Niger : un consensus se dessine autour de la position algérienne

 

Le projet d’une médiation algérienne dans la recherche d’une solution pacifique à la crise au Niger continue de faire son chemin.

La position algérienne commence à faire consensus, ce qui éloigne les risques d’une intervention militaire qui pourrait plonger ce pays et tout le Sahel dans le chaos, estime une source algérienne.

Toute la région, y compris le Maghreb, est exposée à des dangers incalculables en cas de détérioration de la situation au Niger, avec l’aggravation de la menace terroriste et la hausse des flux de migrants subsahariens.

C’est pour cela que l’Algérie a exprimé avec force son rejet de l’utilisation de la force pour réinstaller le président nigérien Mohamed Bazoum dans ses fonctions.

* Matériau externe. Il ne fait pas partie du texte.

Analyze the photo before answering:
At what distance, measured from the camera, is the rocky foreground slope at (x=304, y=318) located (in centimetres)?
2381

Dans ce contexte, l’Algérie présente à « priori un profil de médiateur acceptable par toutes les parties », remarque une source algérienne.

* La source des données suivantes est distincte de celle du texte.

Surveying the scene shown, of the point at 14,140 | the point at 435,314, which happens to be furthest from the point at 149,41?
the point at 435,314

D’abord, les États-Unis, qui disposent de soldats stationnés au Niger, sont moins enclins à l’utilisation de la force, et penchent plutôt pour une solution diplomatique.

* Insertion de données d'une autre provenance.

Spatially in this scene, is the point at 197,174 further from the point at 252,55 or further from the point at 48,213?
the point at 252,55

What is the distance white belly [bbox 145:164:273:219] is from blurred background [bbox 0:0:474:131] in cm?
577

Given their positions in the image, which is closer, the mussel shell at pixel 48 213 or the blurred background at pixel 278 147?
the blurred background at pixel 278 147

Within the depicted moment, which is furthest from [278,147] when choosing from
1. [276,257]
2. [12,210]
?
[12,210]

La crise nigérienne a fait partie des sujets urgents discutés entre le secrétaire d’État américain Antony Blinken et le chef de la diplomatie algérienne Ahmed Attaf lors de la visite de ce dernier à Washington la semaine passée.

Les États-Unis ont toujours loué le rôle de l’Algérie dans le maintien de la stabilité de la région. Pour les Américains, c’est un pays « crédible » dans toute la région du Maghreb et en Méditerranée.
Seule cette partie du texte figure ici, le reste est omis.